CRAN top 20s and interactive package and collaboration networks

Ioannis Kosmidis

2022-08-26

cranly

cranly provides core visualizations and summaries for the CRAN package database. It is aimed mainly as an analytics tool for developers to keep track of their CRAN packages and profiles, as well as those of others, which, at least for me, is proving harder and harder as the CRAN ecosystem grows.

The package provides comprehensive methods for cleaning up and organizing the information in the CRAN package database, for building package directives networks (depends, imports, suggests, enhances) and collaboration networks, and for computing summaries and producing interactive visualizations from the resulting networks. Network visualization is through the visNetwork package. The package also provides functions to coerce the networks to igraph https://CRAN.R-project.org/package=igraph objects for further analyses and modelling.

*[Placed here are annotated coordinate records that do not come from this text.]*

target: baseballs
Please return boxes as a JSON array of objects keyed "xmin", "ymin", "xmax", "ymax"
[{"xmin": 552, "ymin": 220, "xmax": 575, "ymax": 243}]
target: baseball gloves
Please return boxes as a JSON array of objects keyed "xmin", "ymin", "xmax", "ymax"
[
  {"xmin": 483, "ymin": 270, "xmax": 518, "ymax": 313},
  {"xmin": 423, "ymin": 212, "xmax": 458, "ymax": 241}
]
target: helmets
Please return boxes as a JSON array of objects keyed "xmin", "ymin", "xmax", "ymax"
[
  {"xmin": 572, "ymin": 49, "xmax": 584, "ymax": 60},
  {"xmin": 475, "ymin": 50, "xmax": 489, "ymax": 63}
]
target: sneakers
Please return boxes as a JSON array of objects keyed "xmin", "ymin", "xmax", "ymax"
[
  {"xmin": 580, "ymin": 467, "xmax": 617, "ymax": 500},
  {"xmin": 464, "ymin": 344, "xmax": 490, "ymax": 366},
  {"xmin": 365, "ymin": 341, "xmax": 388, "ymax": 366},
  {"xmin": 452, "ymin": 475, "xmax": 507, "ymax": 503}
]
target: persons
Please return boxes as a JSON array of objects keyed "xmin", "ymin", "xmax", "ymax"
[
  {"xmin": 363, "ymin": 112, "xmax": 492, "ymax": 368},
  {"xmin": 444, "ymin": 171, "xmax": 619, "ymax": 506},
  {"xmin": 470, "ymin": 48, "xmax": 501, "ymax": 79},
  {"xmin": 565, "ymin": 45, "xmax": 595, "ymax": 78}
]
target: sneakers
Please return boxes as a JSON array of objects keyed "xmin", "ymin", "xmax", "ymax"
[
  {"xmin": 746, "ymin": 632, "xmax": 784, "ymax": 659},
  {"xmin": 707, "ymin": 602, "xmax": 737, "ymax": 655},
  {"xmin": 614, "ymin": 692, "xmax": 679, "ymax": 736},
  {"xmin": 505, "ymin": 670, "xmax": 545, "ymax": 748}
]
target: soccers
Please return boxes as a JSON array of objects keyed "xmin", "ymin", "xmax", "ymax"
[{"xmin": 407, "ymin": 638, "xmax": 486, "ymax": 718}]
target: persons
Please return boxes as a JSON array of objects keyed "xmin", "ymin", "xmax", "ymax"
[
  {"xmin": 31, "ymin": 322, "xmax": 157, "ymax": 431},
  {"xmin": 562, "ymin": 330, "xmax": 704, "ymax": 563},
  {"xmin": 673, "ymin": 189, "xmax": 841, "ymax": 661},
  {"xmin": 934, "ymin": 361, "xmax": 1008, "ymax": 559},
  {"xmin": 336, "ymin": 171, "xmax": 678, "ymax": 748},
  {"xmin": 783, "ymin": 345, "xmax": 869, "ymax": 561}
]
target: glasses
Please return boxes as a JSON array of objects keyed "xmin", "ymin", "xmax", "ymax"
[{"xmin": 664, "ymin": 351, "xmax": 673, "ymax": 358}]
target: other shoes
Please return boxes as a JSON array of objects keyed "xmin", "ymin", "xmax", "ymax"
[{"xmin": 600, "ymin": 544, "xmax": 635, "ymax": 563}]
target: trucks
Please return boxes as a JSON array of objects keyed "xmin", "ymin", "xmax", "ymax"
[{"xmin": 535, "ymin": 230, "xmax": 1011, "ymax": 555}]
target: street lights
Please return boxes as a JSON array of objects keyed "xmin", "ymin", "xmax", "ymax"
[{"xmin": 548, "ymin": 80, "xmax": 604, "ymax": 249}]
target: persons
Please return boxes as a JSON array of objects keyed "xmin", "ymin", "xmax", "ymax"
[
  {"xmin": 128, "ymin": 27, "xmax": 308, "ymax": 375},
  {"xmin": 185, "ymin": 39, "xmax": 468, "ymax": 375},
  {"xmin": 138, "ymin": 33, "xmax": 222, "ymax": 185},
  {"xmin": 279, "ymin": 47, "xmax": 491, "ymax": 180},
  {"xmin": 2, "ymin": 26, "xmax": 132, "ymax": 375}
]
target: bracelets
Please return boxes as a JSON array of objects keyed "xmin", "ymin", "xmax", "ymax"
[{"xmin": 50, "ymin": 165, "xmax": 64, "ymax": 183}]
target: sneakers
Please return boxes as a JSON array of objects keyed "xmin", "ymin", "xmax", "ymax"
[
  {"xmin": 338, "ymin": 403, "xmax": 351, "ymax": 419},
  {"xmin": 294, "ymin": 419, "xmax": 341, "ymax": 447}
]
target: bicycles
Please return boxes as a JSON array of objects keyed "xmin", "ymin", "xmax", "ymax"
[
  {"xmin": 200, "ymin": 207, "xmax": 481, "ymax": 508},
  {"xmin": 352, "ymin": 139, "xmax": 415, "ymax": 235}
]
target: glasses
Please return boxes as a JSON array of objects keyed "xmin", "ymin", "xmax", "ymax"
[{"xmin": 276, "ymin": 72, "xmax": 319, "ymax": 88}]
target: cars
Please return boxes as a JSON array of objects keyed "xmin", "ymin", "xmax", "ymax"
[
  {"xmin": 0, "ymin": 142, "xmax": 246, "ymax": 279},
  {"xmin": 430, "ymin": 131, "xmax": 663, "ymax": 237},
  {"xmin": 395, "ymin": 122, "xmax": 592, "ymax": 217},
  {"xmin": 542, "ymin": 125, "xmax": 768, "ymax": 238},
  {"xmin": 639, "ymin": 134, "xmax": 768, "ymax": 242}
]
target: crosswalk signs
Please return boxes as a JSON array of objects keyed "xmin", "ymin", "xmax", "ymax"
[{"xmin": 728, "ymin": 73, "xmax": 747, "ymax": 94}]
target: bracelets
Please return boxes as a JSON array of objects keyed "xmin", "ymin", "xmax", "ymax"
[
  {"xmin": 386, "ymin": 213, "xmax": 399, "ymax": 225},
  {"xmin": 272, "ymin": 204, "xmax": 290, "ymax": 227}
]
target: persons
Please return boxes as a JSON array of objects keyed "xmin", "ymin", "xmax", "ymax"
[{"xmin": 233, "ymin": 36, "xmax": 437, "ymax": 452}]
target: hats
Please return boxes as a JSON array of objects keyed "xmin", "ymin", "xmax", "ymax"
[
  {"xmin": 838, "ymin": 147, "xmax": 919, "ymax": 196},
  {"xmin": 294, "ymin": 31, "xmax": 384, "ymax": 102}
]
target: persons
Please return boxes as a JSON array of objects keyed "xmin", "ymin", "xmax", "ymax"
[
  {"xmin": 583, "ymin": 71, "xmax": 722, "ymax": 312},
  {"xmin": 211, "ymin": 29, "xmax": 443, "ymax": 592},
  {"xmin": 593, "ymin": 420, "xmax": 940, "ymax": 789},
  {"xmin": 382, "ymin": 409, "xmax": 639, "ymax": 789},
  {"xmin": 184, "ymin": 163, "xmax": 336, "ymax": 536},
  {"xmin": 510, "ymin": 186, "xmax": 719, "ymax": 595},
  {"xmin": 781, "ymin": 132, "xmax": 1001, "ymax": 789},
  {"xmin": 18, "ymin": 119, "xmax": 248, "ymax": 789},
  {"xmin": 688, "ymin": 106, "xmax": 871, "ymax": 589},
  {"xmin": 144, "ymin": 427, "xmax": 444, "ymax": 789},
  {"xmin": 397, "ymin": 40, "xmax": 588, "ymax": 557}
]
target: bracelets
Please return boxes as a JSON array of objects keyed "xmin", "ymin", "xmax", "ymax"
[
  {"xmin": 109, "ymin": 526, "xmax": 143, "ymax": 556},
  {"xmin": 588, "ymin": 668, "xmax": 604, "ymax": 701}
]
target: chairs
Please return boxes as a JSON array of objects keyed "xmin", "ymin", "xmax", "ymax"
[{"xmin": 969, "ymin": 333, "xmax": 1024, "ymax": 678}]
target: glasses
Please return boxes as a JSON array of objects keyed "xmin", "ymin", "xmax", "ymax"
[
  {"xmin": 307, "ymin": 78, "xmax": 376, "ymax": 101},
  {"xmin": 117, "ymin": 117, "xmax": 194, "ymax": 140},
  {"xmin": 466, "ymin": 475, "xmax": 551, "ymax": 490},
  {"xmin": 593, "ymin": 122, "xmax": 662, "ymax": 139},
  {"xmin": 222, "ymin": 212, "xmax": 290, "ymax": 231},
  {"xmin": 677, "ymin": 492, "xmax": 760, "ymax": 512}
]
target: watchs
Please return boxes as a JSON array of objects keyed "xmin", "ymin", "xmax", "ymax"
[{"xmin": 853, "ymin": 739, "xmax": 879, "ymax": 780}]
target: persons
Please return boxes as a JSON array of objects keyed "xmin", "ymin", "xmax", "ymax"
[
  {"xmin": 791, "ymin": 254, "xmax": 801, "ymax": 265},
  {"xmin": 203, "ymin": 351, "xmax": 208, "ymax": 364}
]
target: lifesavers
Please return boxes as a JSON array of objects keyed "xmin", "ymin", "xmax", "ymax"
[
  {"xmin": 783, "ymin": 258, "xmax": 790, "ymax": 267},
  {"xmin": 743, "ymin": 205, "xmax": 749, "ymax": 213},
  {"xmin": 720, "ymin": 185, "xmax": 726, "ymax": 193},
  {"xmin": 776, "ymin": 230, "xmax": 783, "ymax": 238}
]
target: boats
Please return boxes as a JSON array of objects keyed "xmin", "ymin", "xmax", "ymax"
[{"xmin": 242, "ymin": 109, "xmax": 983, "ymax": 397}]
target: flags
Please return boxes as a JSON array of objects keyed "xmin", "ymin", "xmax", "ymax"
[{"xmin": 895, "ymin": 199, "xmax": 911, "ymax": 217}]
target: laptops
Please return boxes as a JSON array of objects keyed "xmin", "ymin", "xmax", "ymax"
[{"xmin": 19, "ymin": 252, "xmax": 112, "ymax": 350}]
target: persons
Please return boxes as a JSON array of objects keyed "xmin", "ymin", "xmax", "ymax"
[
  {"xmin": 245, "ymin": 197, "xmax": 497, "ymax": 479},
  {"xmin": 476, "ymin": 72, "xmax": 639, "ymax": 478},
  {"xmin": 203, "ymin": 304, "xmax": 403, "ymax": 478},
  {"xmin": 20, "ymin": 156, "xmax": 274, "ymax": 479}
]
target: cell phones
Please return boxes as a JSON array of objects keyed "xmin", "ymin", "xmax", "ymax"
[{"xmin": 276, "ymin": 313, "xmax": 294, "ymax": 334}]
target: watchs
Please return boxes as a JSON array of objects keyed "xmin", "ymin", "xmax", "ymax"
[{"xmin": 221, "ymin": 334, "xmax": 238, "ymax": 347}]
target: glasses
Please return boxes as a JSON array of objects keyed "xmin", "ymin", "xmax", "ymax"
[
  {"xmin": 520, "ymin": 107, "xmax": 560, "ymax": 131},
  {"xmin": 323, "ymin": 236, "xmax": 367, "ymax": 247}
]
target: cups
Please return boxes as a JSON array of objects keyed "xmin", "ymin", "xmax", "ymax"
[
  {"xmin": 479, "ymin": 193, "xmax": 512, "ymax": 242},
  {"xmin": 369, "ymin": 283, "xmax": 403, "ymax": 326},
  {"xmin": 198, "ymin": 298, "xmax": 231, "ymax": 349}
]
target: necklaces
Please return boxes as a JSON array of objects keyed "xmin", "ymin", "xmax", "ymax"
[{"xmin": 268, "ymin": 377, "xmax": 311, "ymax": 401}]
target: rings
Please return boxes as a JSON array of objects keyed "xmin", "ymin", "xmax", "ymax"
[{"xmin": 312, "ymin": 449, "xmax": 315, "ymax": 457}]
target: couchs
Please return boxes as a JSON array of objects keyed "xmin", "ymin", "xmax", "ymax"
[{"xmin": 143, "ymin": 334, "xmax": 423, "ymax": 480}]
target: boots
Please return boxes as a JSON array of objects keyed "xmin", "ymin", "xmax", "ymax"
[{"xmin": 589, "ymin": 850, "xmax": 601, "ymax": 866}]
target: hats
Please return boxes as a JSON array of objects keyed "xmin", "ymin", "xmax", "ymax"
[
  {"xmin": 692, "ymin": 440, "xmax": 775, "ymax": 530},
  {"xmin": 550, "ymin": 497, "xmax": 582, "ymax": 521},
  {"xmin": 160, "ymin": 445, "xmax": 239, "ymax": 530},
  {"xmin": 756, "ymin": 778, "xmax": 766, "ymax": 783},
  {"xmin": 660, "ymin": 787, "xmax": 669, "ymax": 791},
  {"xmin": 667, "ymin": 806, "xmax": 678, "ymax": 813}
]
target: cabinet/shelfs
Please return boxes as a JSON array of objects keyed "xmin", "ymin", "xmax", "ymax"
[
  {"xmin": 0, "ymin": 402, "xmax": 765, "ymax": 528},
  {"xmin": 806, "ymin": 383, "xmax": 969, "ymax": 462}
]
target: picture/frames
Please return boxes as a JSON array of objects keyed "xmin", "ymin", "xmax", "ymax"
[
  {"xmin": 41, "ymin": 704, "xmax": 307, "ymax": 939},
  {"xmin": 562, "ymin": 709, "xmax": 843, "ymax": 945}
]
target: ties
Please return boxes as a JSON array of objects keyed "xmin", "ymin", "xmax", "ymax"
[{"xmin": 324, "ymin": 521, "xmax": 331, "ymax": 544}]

This vignette is a tour to the current capabilities in cranly.

Preparing today’s CRAN package database

Let’s attach cranly

library("cranly")

and use an instance of the cleaned CRAN package database

cran_db <- readRDS(url("https://raw.githubusercontent.com/ikosmidis/cranly/develop/inst/extdata/cran_db.rds"))

as of 2022-08-26 14:43:43 BST.

Alternatively, today’s package directives and author collaboration networks can be constructed by doing

p_db <- tools::CRAN_package_db()

and then we need to clean and organize author names, depends, imports, suggests, enhances

cran_db <- clean_CRAN_db(p_db)

The resulting dataset carries the timestamp of when it was put together, which helps keeping track of when the data import has taken place and will be helpful in future versions when dynamic analyses and visualization methods are implemented.

attr(cran_db, "timestamp")
#> [1] "2022-08-26 14:43:43 BST"

Network of package directives

We can now extract edges and nodes for the CRAN package directives network by simply doing

package_network <- build_network(cran_db)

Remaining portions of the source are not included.